Submitted by Anon on 5 March, 2007 - 2:21

By John Bloxam

However weak the opposition, Galloway clearly got a big boost from his performance in front of the two US senators on 17 May.

A follow-up US speaking tour at the end of June is now reported. With a few exceptions he has received praise and a very soft ride indeed politically. But the glaring contradiction between his performance in Washington and his grovelling in Baghdad cannot be swept under the carpet. The self-styled “voice of the dispossessed” in the US Senate stands in sharp contrast to his “Sir, I salute your indefatigability…” to the fascistic dictator Saddam Hussein.

After his 829 vote election victory in Bethnal Green and Bow, defeating the sitting Blairite MP Oona King, Galloway retired to Portugal to reportedly write up the Respect campaign. But what does that campaign tell us about the idea that George Galloway is now the champion of the left in Parliament?

Respect supporters still write letters to the local paper denying they are a “Muslim campaign” or Bengali party. After all, they say, Respect canvassed and got white working-class votes. But if that determines the politics of their campaign, then the Tories, who canvass council estates and get working-class votes, would not be the party they are.

The argument is half-hearted, because on Respect’s own admission they chose the area because of the Muslim vote, and their programme and activity was clearly trimmed accordingly. Hence Galloway’s early claim to be a “fighter for Muslims”; his trip to Bangladesh and courting the Bengali business vote; and his promise to stand down at the next election in favour of a Bengali candidate.

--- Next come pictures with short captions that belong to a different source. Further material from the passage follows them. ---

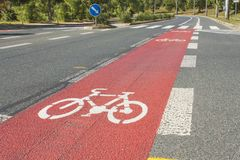 Trajeto da bicicleta tirado na estrada asfaltada Pistas para ciclistas Sinais e segurança rodoviária de tráfego Fotos de Stock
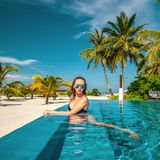 Vrouw bij strandpool in de Maldiven royalty-vrije stock foto's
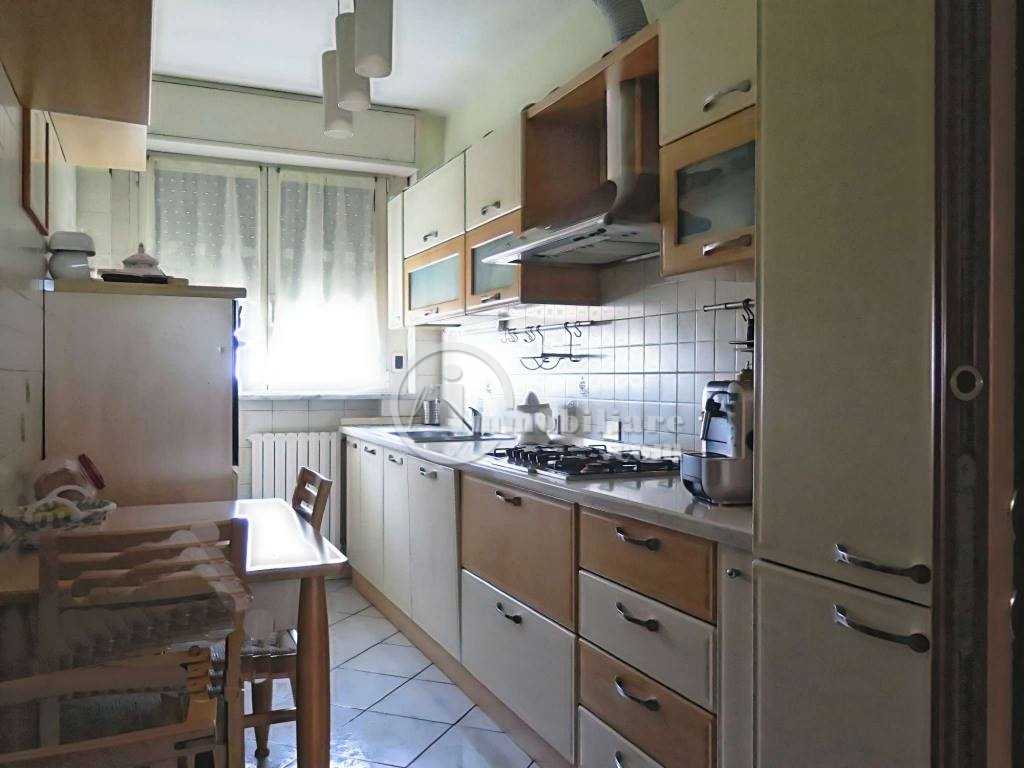 Bollate | Appartamento in Vendita in via C. Battisti | lacasadimilano.it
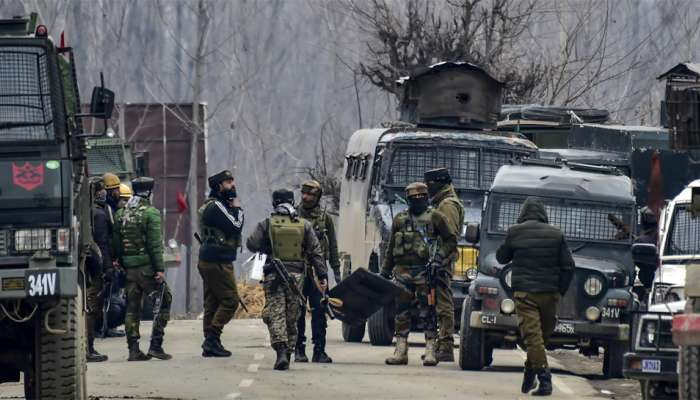 सोपोरमध्ये ग्रेनेड हल्ला, दोन जवान जखमी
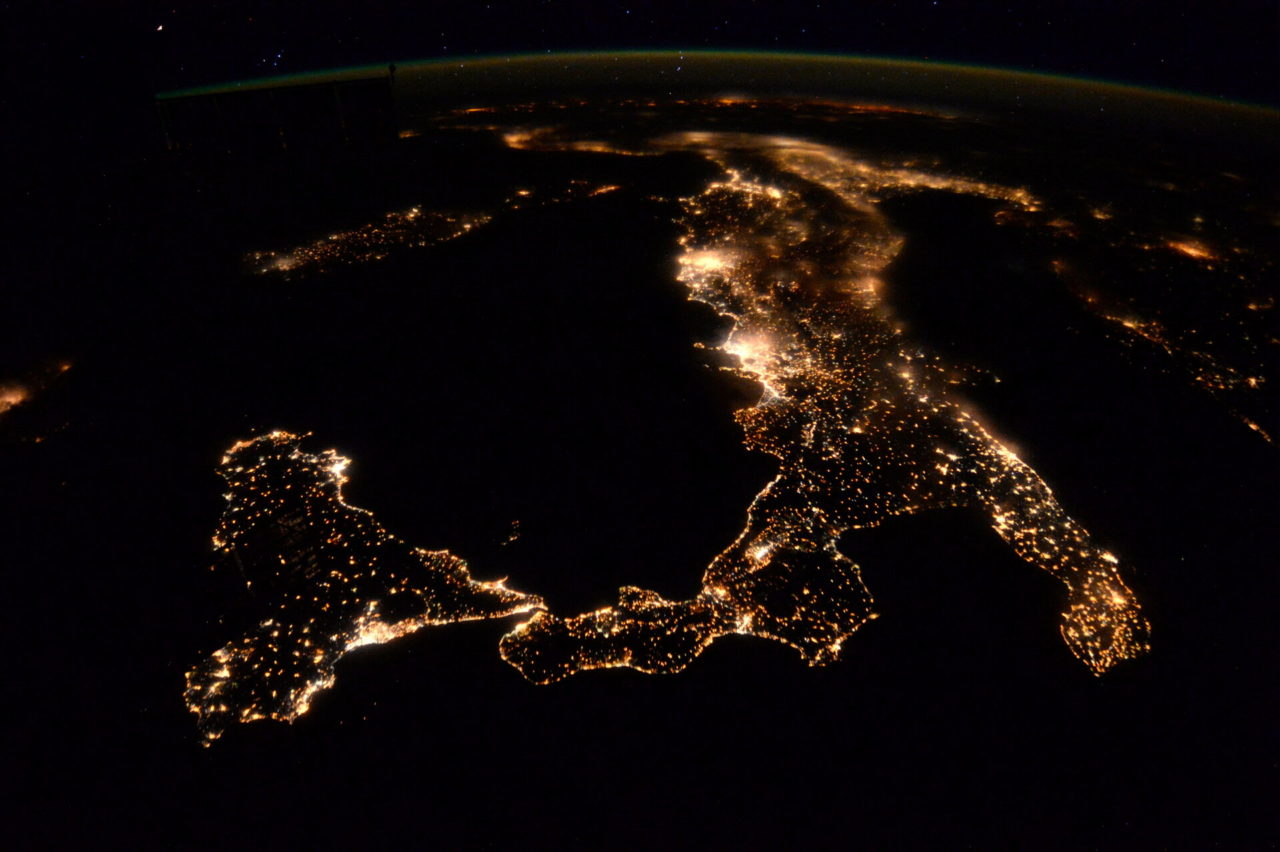 Italy_at_night_pillars-1280x852.jpg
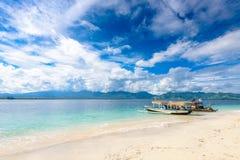 2 bateaux de tangon sur un beau sable blanc échouent Photos stock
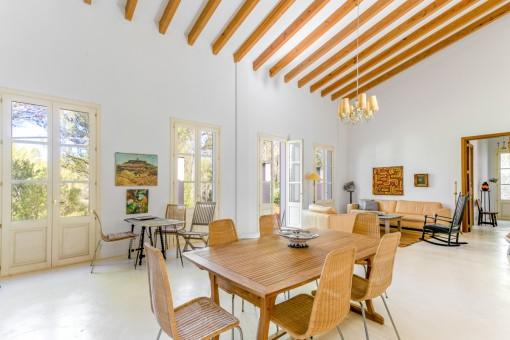 Encantadora casa de campo con elegancia atemporal en Artà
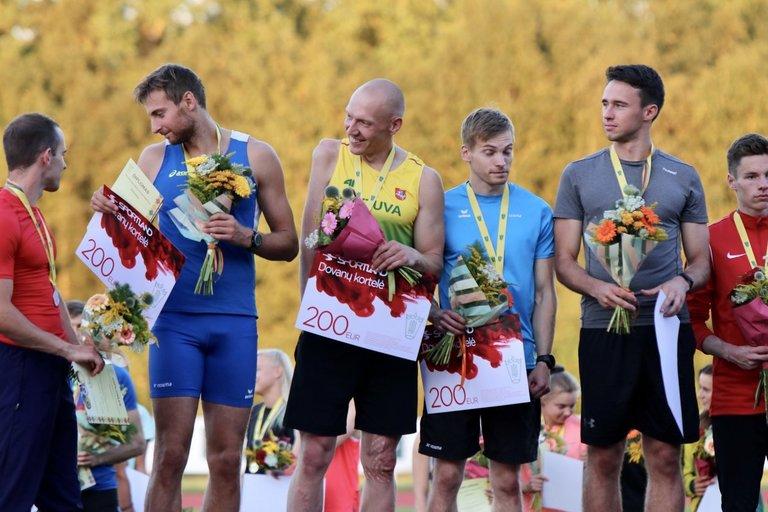 Danas Sodaitis (viduryje) – Lietuvos čempionas 4x100 metrų vyrų estafetėje. Prateam.lt nuotr.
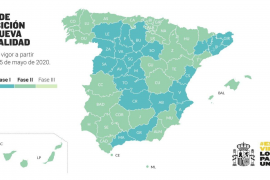 Die Karte zeigt, welche spanischen Regionen in Phase 2 starten dürfen (grün) und welche in Phase 1 verbleiben oder aus Phase 0 dorthin wechseln (blau).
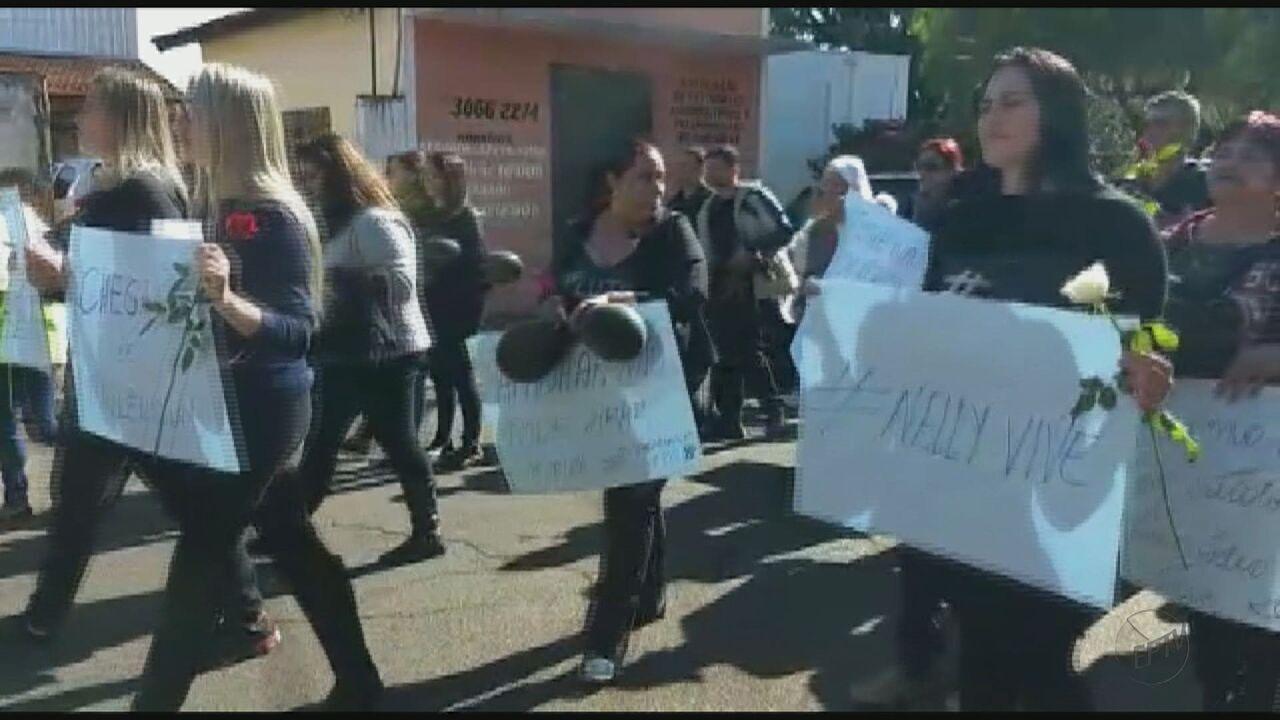 Centenas de pessoas fazem manifestação e pedem justiça para morte de obstetriz em Conchal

It also doesn’t square with Respect’s other claim, comparing their activity to the anti-fascist struggles in the 1930s East End. Then socialists and others rallied to the defence of the Jewish immigrant community under attack from the fascists; now apparently Respect is doing the same for the Muslim/Bengali immigrant community, under attack from “Islamophobia” etc.

But mobilising for the physical defence of the Bengali community, an obligation for all socialists, is not the same as running a communal election campaign to get George Galloway re-elected to Parliament. It is different, and SWP Respect footsoldiers could learn some useful lessons from the best of the 1930s anti-fascists. The latter understood the distinction between mobilising alongside Jewish organisations and individuals for physical defence against the fascists, and throwing their political lot in with the leaders of the synagogues and with communal prejudices.

Against the charge of communal politics, Respect’s response has been to counter-charge Oona King’s election campaign. They have also denied evidence of anti-semitism. To date they have got off lightly with this approach.

Even if everything they said about New Labour’s election campaign was true – and certainly by the end Oona King was desperately trying to mobilise the white working class vote – that is clearly not an argument, let alone justification, for the campaign Galloway/Respect ran from the beginning.

There were a number of allegations from the King campaign about anti-semitism, including Respect canvassers urging Bengalis not to vote for King because she was Jewish. Oona King cites a case of young people shouting “Jewish bitch, get out of here.” Galloway/Respect claim fabrication, but there was undoubtedly one well-established and reported case during the campaign, the commemoration of the largely Jewish victims of the last German V2 raid on World War 2. Some Bengali youths threw objects and shouted anti-semitic abuse at those commemorating the dead. Respect’s response to this event was a shameful silence.

In similar vein Galloway/Respect argue that Oona King’s Jewish background was not an issue when she was elected in 1997 and 2001, and therefore could not have been an issue in 2005 – or, contradicting themselves, if it was, it was because she had first raised it! People voted against her in this election, they say, not because she was Jewish, but because she was a New Labour “stooge”, a “warmonger”, etc. They could, of course, have combined both motives: the fact of anti-Blairism does not mean that anti-semitism played no role in this election.

There were new elements in 2005, including the existence of Respect itself, running an aggressive, populist communal campaign, and refusing to come out clearly and sharply against anti-semitism.

On the issue of anti-black racism, it is common coin on the left that seeking to ignore its existence, and refusing to come out clearly against it, amounts to complicity. It is a sign of terrible political decay when people who call themselves socialists do not apply the same argument to anti-semitism.

Galloway’s position has now been even further strengthened in Respect, with the SWP ever more in awe and in his political wake. Given Galloway’s politics that can only increase the possibility of some at least getting shaken up by the issues involved.